Editorial
The "Symbolic Computation and Machine Learning" (SCML) forum is an initiative of the Research Institute for Symbolic Computation (RISC) at the Johannes Kepler University (JKU), Austria, pursued in close collaboration with other institutions, in particular with the Journal of Symbolic Computation (JSC).
SCML provides a dedicated publication space for research on the interaction between Symbolic Computation (SC) and Machine Learning (ML). It features a continuous series of virtual workshops with an outlet for refereed proceedings and an opportunity to publish polished versions of accepted papers in regular issues of the JSC; these papers are also collectively available as a "virtual special issue" of the JSC on SCML. Physical instances of a corresponding conference may follow. The details of the submission, reviewing, and publishing procedure of SCML, as well as a list of research topics that are in the scope of SCML, are described in the call for papers.
The core focus of SCML is research that explicitly connects SC and ML as two major approaches towards the goal of Artificial Intelligence (AI). Therefore we only consider submissions that explore the interaction between the two fields - not standalone works on either SC or ML. The interest in the interaction between SC and ML has recently taken speed in both communities. This appears to be a natural consequence of the view that AI is fundamentally about automating the process from a problem specification to methods/algorithms/programs/tools that solve the problem. Towards this goal, over the decades the two distinct AI paradigms of SC and ML have emerged:
- SC is appropriate for problems that can be specified "in general terms", i.e., by a formal text that describes the desired properties of the output in dependence on the input. For such problems, SC tries to develop a general method (an "algorithm") that operates in a step-by-step process on "symbolic" (formal text) objects which is understandable to humans and yields a provably correct output.

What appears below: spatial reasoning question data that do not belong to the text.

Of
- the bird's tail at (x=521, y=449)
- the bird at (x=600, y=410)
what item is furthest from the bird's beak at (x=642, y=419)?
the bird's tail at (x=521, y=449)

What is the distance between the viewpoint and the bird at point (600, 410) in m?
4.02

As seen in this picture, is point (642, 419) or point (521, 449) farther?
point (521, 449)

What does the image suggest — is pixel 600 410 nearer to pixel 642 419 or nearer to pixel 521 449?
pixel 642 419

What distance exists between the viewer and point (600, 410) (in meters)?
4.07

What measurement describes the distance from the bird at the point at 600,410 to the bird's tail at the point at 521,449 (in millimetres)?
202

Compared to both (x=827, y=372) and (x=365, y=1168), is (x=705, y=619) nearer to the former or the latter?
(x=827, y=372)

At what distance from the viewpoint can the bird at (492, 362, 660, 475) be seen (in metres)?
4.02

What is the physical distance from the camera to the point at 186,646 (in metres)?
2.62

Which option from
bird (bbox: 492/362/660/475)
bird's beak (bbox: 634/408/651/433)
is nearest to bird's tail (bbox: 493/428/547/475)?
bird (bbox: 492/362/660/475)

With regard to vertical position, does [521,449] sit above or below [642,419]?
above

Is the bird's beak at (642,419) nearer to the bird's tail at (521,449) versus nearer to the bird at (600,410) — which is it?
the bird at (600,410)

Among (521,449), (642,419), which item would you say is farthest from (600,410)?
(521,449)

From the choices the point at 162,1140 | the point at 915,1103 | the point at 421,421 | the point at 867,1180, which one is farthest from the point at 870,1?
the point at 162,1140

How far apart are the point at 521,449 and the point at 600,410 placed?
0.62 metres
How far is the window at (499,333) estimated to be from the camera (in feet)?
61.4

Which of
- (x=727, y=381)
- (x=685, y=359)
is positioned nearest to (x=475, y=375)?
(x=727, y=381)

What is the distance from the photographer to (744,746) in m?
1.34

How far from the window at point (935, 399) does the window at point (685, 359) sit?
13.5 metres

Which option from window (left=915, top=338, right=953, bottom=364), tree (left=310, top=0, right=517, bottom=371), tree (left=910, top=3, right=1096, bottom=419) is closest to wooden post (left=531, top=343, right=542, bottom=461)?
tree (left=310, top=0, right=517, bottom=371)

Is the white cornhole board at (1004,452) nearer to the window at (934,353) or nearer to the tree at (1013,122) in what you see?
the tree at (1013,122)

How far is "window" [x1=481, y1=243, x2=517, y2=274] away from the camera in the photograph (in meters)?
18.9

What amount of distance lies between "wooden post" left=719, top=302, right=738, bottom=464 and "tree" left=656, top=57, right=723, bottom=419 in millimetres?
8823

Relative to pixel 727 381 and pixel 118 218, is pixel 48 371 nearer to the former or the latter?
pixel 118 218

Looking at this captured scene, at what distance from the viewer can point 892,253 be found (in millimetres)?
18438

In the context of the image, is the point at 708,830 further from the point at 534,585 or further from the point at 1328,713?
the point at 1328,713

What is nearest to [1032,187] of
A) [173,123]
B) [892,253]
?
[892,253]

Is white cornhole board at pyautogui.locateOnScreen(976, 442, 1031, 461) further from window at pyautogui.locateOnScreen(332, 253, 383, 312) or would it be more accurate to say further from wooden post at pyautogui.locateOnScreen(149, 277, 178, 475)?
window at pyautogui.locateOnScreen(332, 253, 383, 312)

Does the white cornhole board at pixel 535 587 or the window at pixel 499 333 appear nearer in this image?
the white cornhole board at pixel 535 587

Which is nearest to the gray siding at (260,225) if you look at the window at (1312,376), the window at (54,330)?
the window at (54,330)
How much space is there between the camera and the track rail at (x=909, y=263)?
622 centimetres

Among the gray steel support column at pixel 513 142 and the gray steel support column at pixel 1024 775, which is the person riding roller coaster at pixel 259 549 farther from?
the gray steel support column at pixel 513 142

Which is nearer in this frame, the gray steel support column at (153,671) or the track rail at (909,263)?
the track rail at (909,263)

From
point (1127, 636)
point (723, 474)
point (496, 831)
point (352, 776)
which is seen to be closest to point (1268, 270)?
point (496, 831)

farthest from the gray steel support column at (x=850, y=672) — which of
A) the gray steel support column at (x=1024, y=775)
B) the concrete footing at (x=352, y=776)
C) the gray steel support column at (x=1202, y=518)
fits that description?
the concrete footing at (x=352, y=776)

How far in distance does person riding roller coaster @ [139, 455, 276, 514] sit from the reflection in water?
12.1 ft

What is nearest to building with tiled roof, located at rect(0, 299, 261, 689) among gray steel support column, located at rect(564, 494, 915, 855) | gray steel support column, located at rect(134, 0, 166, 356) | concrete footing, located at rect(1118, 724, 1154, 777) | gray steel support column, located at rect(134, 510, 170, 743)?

- ML is appropriate for problems that can be only specified "by examples", i.e., by input/output pairs. For such problems, ML tries to construct an approximative method (the "model") that adequately covers the given examples (the "training set") and is also likely to generalize to new ones, but without guarantee and operating in a way that can be hardly interpreted by humans.
Since AI became an explicit topic in mathematics/computer science (around 1960), in the various "summers" and "winters" of the field, both approaches to AI had their success stories – and also frustration. The success stories, with a few exceptions like computer chess or the formal verification of complex hardware, did not obtain the attention of the broad public. This changed drastically with the advent of the "Large Language Models" (LLMs) in the past couple of years because meaningful processing of natural language text changes the life of basically everybody in an impressive way.
The AI techniques behind LLMs are basically ML techniques. This made many researchers believe that the time of the SC approach is over. However, more and more, it becomes clear that there is a limitation to the ML approach, and the next big step in AI sophistication will need the amalgamation of the two approaches in an appropriate way. This is the conviction that stands behind our initiative. We want to give a forum to research that brings the SC and the ML techniques together for reaching higher and higher levels of AI. We encourage researchers – in particular young researchers - from all over the world to participate in this exciting endeavor. We will need the best minds.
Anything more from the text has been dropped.